_INSTRUCTIONS TO FOLLOW:_ Reproduce the review of The King's Bird word for word, starting at "Beyond the intro, when" and ending at "is the key.".

_EXTRACT:_
Video games can be a variety of things. There are games that are beautiful works of art, there are games that are extreme challenges, and then there are the games that are a cross section of the two. When I started The King’s Bird, I was enamored by its minimalist beauty. The side-scrolling gameplay was serene, the audio musical in every aspect, including character voices. There’s a loose story in The King’s Bird, designed to be interpreted by the player. A rebellious daughter who wants out of her bubble. A mighty king that holds a great power over the dangerous lands that lie beyond the edge of the city. But as soon as the game is given a chance to soar, it’s brought down by its own tight restrictions.
Beyond the intro, when you first gain the powers of intermittent flight, The King’s Bird is simply a precision-based platformer akin to Super Meat Boy or N++. Difficult and specific platforming sections require precise input in order to conquer them. Death is followed by swift restarts, followed by more death and restarts until you can nail your way through a section perfectly. Checkpoints are generous enough that death won’t mean the loss of a ton of progress in each level, but if you want to go for the best times in each stage, perfectly flowing through from beginning to end is the key.

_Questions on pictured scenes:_
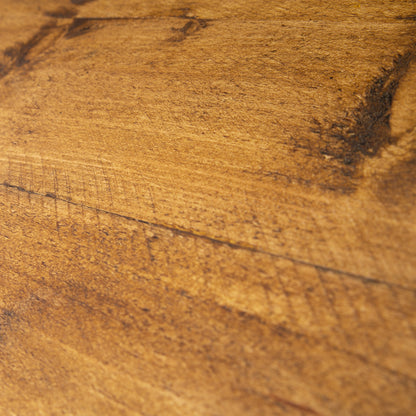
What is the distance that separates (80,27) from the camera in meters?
0.99

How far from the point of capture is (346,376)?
0.44 m

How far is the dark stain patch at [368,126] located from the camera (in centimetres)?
58

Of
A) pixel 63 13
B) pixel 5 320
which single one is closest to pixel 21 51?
pixel 63 13

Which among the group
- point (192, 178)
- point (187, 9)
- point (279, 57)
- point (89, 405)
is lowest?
point (89, 405)

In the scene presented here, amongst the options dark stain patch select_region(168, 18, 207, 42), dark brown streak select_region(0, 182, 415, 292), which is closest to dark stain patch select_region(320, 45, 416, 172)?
dark brown streak select_region(0, 182, 415, 292)

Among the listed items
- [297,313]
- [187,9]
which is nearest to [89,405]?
[297,313]

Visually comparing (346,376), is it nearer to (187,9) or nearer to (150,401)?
(150,401)

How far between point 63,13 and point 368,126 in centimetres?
95

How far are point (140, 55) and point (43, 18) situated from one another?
46 cm

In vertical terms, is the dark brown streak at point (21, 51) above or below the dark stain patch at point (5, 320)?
above

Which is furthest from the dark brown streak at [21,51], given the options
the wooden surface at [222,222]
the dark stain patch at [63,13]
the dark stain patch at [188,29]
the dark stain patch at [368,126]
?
the dark stain patch at [368,126]

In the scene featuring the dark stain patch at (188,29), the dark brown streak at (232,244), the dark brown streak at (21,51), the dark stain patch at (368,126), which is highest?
the dark brown streak at (21,51)

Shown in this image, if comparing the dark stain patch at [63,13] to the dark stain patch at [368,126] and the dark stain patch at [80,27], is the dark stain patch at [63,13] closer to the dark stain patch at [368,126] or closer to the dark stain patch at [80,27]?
the dark stain patch at [80,27]

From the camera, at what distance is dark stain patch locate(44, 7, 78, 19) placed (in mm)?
1038
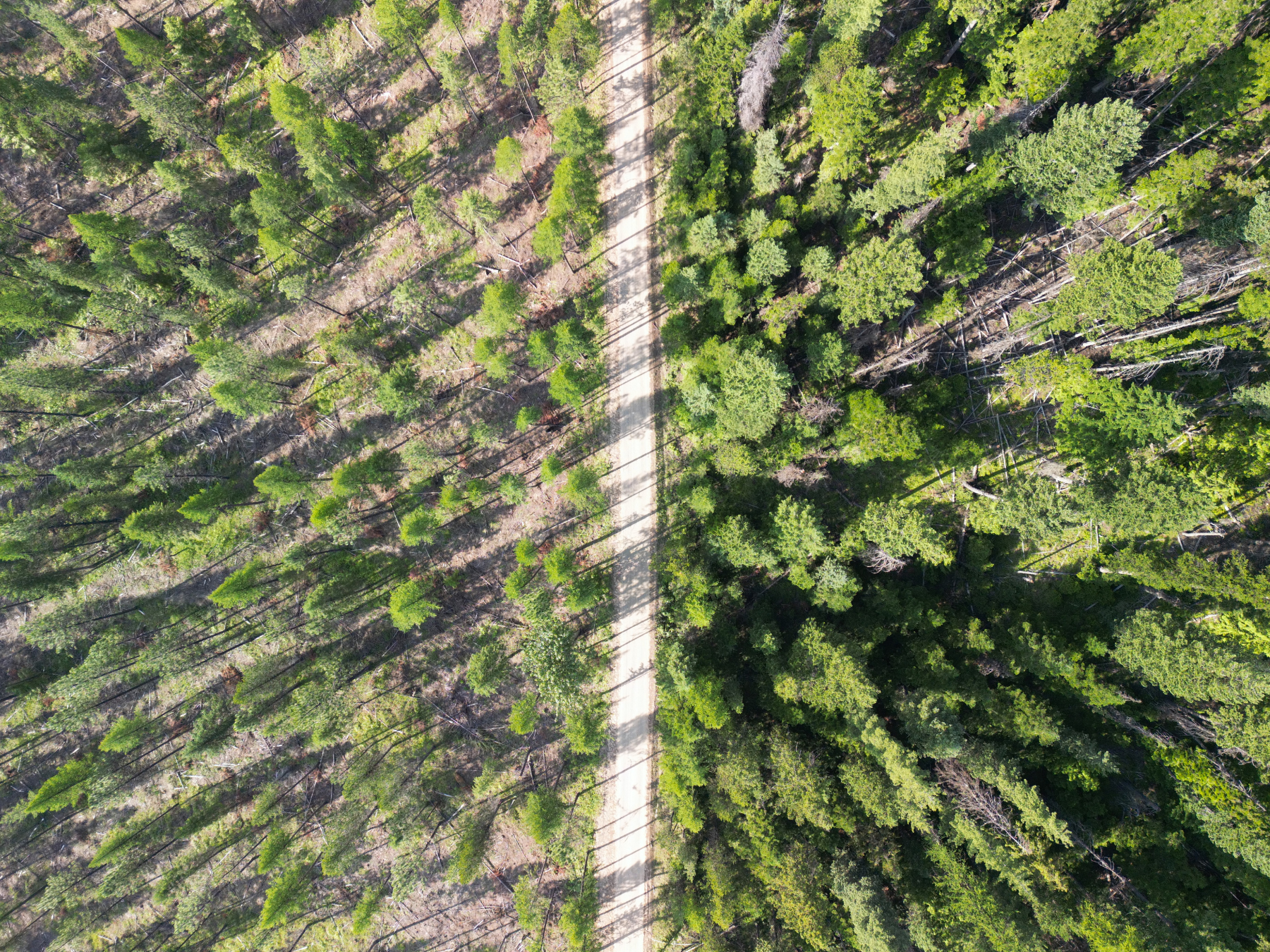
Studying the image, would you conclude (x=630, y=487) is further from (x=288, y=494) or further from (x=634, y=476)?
(x=288, y=494)

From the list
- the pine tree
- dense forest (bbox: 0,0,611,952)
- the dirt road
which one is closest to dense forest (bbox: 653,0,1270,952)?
the pine tree

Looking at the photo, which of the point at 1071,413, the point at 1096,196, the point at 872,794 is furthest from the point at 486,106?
the point at 872,794

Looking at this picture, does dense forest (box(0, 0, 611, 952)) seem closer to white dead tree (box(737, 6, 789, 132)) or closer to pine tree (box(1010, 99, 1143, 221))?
white dead tree (box(737, 6, 789, 132))

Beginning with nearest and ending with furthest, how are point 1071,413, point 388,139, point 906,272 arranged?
point 906,272
point 1071,413
point 388,139

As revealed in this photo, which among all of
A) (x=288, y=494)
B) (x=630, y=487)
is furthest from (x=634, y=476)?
(x=288, y=494)

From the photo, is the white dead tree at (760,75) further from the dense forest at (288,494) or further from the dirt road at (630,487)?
the dense forest at (288,494)

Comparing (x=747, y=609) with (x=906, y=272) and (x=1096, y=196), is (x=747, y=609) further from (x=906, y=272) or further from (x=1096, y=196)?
(x=1096, y=196)
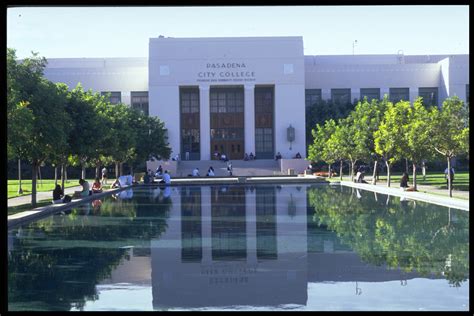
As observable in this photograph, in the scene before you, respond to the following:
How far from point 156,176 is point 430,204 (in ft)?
113

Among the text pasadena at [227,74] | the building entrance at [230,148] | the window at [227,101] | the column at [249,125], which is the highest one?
the text pasadena at [227,74]

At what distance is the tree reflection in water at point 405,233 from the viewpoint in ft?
43.7

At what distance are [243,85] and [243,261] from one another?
62.6 metres

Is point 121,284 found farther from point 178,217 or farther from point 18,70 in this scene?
point 18,70

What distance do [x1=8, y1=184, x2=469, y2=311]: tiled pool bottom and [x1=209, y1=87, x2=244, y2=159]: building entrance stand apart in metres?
53.7

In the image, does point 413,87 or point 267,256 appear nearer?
point 267,256

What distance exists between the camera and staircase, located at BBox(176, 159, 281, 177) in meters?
66.6

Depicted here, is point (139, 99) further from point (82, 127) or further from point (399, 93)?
point (82, 127)

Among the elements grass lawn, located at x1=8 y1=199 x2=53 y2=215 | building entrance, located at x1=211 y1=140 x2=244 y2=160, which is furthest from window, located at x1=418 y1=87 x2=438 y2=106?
grass lawn, located at x1=8 y1=199 x2=53 y2=215

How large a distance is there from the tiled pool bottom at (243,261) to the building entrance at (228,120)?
176ft

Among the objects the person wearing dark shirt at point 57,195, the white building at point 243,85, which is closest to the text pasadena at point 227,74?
the white building at point 243,85

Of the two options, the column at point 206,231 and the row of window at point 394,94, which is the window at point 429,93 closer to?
the row of window at point 394,94
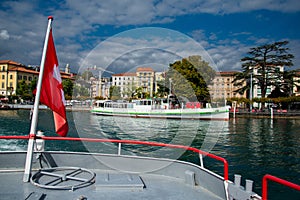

_ANSWER:_
Beyond the intro, when you first gain the powers of intermittent flight, The King’s Bird is simply a precision-based platformer akin to Super Meat Boy or N++. Difficult and specific platforming sections require precise input in order to conquer them. Death is followed by swift restarts, followed by more death and restarts until you can nail your way through a section perfectly. Checkpoints are generous enough that death won’t mean the loss of a ton of progress in each level, but if you want to go for the best times in each stage, perfectly flowing through from beginning to end is the key.